* START Records for processing *
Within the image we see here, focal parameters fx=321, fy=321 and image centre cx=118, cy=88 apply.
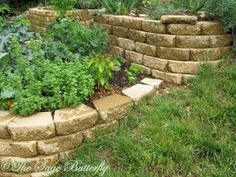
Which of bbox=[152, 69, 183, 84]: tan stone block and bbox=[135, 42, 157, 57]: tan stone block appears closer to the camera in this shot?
bbox=[152, 69, 183, 84]: tan stone block

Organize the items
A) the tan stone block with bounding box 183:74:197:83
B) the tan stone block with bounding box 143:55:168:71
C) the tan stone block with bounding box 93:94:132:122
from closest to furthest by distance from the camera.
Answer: the tan stone block with bounding box 93:94:132:122
the tan stone block with bounding box 183:74:197:83
the tan stone block with bounding box 143:55:168:71

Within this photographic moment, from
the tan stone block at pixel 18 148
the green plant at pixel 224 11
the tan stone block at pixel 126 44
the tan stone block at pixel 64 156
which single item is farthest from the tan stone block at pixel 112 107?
the green plant at pixel 224 11

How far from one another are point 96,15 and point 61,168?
98.9 inches

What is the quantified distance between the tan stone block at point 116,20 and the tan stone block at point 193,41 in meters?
0.91

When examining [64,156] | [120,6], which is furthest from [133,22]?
[64,156]

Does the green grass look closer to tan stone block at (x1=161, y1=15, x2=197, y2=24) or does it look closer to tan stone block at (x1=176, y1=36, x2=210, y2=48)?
tan stone block at (x1=176, y1=36, x2=210, y2=48)

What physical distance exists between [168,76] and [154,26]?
57 centimetres

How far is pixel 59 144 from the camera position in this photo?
8.77ft

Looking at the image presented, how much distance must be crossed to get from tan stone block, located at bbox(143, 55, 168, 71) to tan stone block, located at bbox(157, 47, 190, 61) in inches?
2.3

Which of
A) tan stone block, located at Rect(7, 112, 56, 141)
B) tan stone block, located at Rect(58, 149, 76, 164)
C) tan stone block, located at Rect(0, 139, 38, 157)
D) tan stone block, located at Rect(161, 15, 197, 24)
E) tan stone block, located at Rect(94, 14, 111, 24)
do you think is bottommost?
tan stone block, located at Rect(58, 149, 76, 164)

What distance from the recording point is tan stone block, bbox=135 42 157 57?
141 inches

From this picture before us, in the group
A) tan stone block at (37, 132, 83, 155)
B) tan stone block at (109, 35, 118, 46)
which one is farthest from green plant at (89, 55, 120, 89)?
tan stone block at (109, 35, 118, 46)

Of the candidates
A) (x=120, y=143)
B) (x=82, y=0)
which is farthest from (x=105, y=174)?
(x=82, y=0)

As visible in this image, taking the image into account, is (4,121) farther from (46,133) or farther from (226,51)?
(226,51)
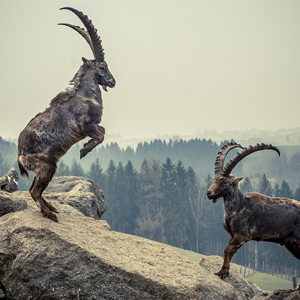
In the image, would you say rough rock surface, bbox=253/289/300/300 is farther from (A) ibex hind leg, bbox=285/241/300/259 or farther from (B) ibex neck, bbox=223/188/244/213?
(B) ibex neck, bbox=223/188/244/213

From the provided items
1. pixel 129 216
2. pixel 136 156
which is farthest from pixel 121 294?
pixel 136 156

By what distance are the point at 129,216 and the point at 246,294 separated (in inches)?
2353

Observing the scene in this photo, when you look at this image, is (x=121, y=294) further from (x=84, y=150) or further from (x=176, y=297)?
(x=84, y=150)

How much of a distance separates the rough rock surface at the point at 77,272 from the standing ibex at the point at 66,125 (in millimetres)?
A: 945

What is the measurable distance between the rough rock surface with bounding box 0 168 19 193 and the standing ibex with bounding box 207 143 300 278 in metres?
7.20

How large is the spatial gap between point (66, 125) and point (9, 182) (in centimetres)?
564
* END Records for processing *
What the task requires >> Turn the lines above into a numbered list, skipping the blank lines and leaving out the pictures.

Solution to this problem >>
1. Within the image we see here, focal parameters fx=321, fy=321 and image centre cx=118, cy=88 apply.
2. Which of bbox=[152, 69, 183, 84]: tan stone block and bbox=[135, 42, 157, 57]: tan stone block appears closer to the camera in this shot?
3. bbox=[152, 69, 183, 84]: tan stone block
4. Organize the items
5. A) the tan stone block with bounding box 183:74:197:83
6. B) the tan stone block with bounding box 143:55:168:71
7. C) the tan stone block with bounding box 93:94:132:122
8. from closest to furthest by distance from the camera.
9. Answer: the tan stone block with bounding box 93:94:132:122
10. the tan stone block with bounding box 183:74:197:83
11. the tan stone block with bounding box 143:55:168:71
12. Within this photographic moment, from
13. the tan stone block at pixel 18 148
14. the green plant at pixel 224 11
15. the tan stone block at pixel 126 44
16. the tan stone block at pixel 64 156
17. which single item is farthest from the tan stone block at pixel 112 107?
18. the green plant at pixel 224 11
19. How far from one another are point 96,15 and point 61,168?
20. 98.9 inches
21. What is the quantified distance between the tan stone block at point 116,20 and the tan stone block at point 193,41 in meters?
22. 0.91
23. When examining [64,156] | [120,6], which is furthest from [133,22]?
24. [64,156]
25. Does the green grass look closer to tan stone block at (x1=161, y1=15, x2=197, y2=24) or does it look closer to tan stone block at (x1=176, y1=36, x2=210, y2=48)?
26. tan stone block at (x1=176, y1=36, x2=210, y2=48)
27. What physical distance exists between [168,76] and [154,26]?
28. 57 centimetres
29. How far is pixel 59 144 from the camera position in this photo?
30. 8.77ft
31. Looking at the image presented, how much distance must be crossed to get from tan stone block, located at bbox(143, 55, 168, 71) to tan stone block, located at bbox(157, 47, 190, 61) in inches?
32. 2.3
33. Which of
34. A) tan stone block, located at Rect(7, 112, 56, 141)
35. B) tan stone block, located at Rect(58, 149, 76, 164)
36. C) tan stone block, located at Rect(0, 139, 38, 157)
37. D) tan stone block, located at Rect(161, 15, 197, 24)
38. E) tan stone block, located at Rect(94, 14, 111, 24)
39. do you think is bottommost?
40. tan stone block, located at Rect(58, 149, 76, 164)
41. What distance from the recording point is tan stone block, bbox=135 42 157 57?
42. 141 inches
43. From this picture before us, in the group
44. A) tan stone block at (37, 132, 83, 155)
45. B) tan stone block at (109, 35, 118, 46)
46. which one is farthest from green plant at (89, 55, 120, 89)?
47. tan stone block at (109, 35, 118, 46)
48. Of the candidates
49. A) (x=120, y=143)
50. B) (x=82, y=0)
51. which is farthest from (x=105, y=174)?
52. (x=82, y=0)
53. As visible in this image, taking the image into account, is (4,121) farther from (46,133) or farther from (226,51)?
54. (226,51)
55. In the image, would you say rough rock surface, bbox=253/289/300/300 is farther from (A) ibex hind leg, bbox=285/241/300/259 or farther from (B) ibex neck, bbox=223/188/244/213?
56. (B) ibex neck, bbox=223/188/244/213
57. From the provided items
58. 1. pixel 129 216
59. 2. pixel 136 156
60. which is farthest from pixel 121 294?
61. pixel 136 156
62. By what distance are the point at 129,216 and the point at 246,294 separated (in inches)?
63. 2353
64. Observing the scene in this photo, when you look at this image, is (x=121, y=294) further from (x=84, y=150) or further from (x=176, y=297)?
65. (x=84, y=150)
66. How much of a distance separates the rough rock surface at the point at 77,272 from the standing ibex at the point at 66,125 (in millimetres)?
67. A: 945
68. What is the measurable distance between the rough rock surface with bounding box 0 168 19 193 and the standing ibex with bounding box 207 143 300 278 in metres?
69. 7.20
70. How large is the spatial gap between point (66, 125) and point (9, 182) (in centimetres)?
71. 564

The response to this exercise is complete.